Pranaya menggebrak meja. Dia tak menyangka perusahaannya akan oleng setelah ditinggal Arais. Biasanya Arais yang menangani semua masalah perusahaan, kini Arais tidak ada semuanya terbengkalai dan menjadi tidak tertata.

"Bagaimana keadaan keuangan perusahaan?"

"Keuangan kita sangat sedikit, Pak. Untuk membayar karyawan bulan ini saja kita terancam rugi. Apalagi kalau kita tidak bisa mendapatkan proyek apapun, kita bisa gulung tikar, Pak?"

Pranaya sangat marah. Bagaimana mungkin perusahaannya bisa kacau setelah ditinggal Arais? Sedangkan dulu—di saat dia masih memegang perusahaannya sendirian dia tidak pernah mengalami hal seburuk ini.
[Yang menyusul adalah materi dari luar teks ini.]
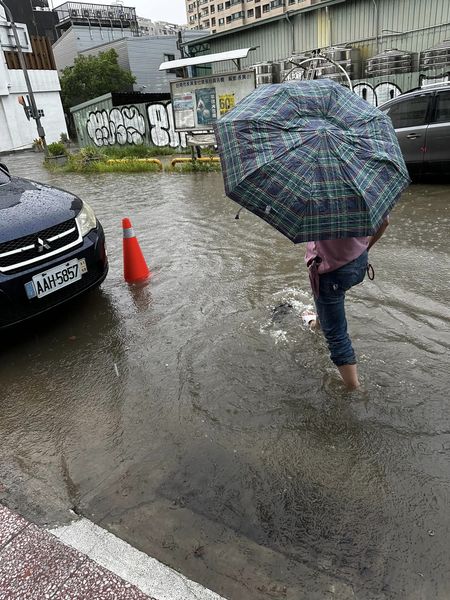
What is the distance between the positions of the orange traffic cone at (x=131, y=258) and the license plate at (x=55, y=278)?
3.58ft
Apa ini karma karena sudah membuat Arais sakit hati?

Kepala Pranaya berdenyut sangat hebat. Di saat itu muncul seorang wanita berbaju hijau dan celana hitam. Penampilannya sangat kacau, jangankan riasan, sepertinya dia juga belum sempat mandi.

"Pak Pranaya aku mau bicara?" kata gadis itu dengan raut ketakutan.
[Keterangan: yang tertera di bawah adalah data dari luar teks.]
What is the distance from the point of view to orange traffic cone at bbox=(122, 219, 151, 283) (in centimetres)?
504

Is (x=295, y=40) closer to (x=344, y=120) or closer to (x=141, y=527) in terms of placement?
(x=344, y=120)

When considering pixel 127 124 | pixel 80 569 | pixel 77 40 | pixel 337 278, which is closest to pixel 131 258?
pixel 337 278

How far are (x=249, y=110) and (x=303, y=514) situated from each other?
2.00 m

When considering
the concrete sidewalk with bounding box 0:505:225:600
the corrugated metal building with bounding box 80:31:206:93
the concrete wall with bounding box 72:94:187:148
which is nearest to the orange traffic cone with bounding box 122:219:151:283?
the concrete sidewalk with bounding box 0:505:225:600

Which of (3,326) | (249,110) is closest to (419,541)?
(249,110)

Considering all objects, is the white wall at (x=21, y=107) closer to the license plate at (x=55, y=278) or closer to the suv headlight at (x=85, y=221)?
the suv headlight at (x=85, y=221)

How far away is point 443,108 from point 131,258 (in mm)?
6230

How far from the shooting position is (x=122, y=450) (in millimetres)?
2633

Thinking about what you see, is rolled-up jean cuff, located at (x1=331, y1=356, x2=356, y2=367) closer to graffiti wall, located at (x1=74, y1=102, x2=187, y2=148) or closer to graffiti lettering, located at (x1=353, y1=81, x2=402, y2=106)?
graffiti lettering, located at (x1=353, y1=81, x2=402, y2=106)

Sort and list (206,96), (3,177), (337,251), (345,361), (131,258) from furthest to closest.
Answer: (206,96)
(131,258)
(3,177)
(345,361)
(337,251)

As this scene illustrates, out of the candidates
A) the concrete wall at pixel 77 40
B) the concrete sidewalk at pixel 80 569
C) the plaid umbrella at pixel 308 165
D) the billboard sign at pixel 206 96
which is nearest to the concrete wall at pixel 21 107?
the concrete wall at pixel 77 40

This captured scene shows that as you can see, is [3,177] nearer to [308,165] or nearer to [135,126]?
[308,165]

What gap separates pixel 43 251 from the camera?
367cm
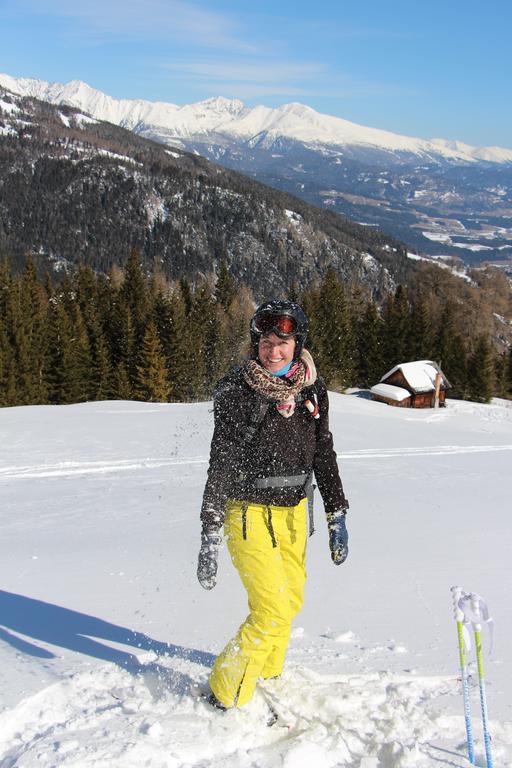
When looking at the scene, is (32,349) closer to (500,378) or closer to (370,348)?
(370,348)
Bersamaan dengan masuknya gadis itu, masuk pula seorang gadis yang menjadi sekretaris Pranaya. Dia terburu-buru mengejar gadis itu karena dia memaksa masuk meskipun sekretaris Pranaya tidak mengizinkan.

"Maaf, Pak. Tadi saya sudah menyuruh dia untuk menunggu, tapi dia tidak mau. Dia nyelonong aja ke sini," bela sekretaris Pranaya dengan gemetar ketakutan.
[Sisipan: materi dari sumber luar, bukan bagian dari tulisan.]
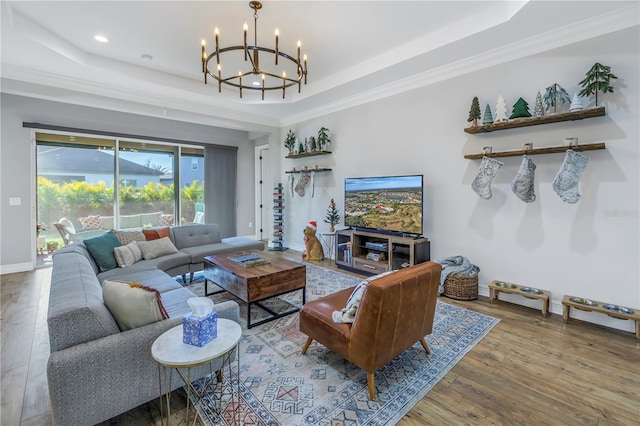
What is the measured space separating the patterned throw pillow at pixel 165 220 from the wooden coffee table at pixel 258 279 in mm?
3445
"Tidak apa-apa. Kalian keluar, saya mau bicara dengan dia." Pranaya memerintah.

Mereka berdua pun keluar dan gadis berbaju hijau itu masuk menemui Pranaya. Kebetulan Pranaya bertemu wanita itu. Ada yang ingin dia bicarakan.

"Pak Pranaya aku mau bicara penting. Tapi jangan di sini. Bisa kita bicara di tempat lain yang lebih aman?" kata gadis itu sambil melihat ke sekitar seakan ada seseorang yang sedang memperhatikan mereka.

"Mau apa kamu ke sini? Sudah puas dengan apa yang kamu buat dengan keluargaku, Iranela?" sungut Pranaya pada gadis itu.

Iranela. Iya. Dialah Iranela yang membuat hubungan Pranaya dan Arais berantakan. Kini gadis itu mendatangi Pranaya di kantornya. Entah mau apa Iranela menemui Pranaya, seakan dia tak pernah puas dengan apa yang sudah dia lakukan pada anak dan ayah tersebut.

"Aku bisa jelaskan semuanya, Pak. Tolong aku, percaya sama aku. Aku hanya bisa percaya sama Pak Pranaya karena aku yakin Pak Pranaya orang baik," harap Iranela dengan mata memelas.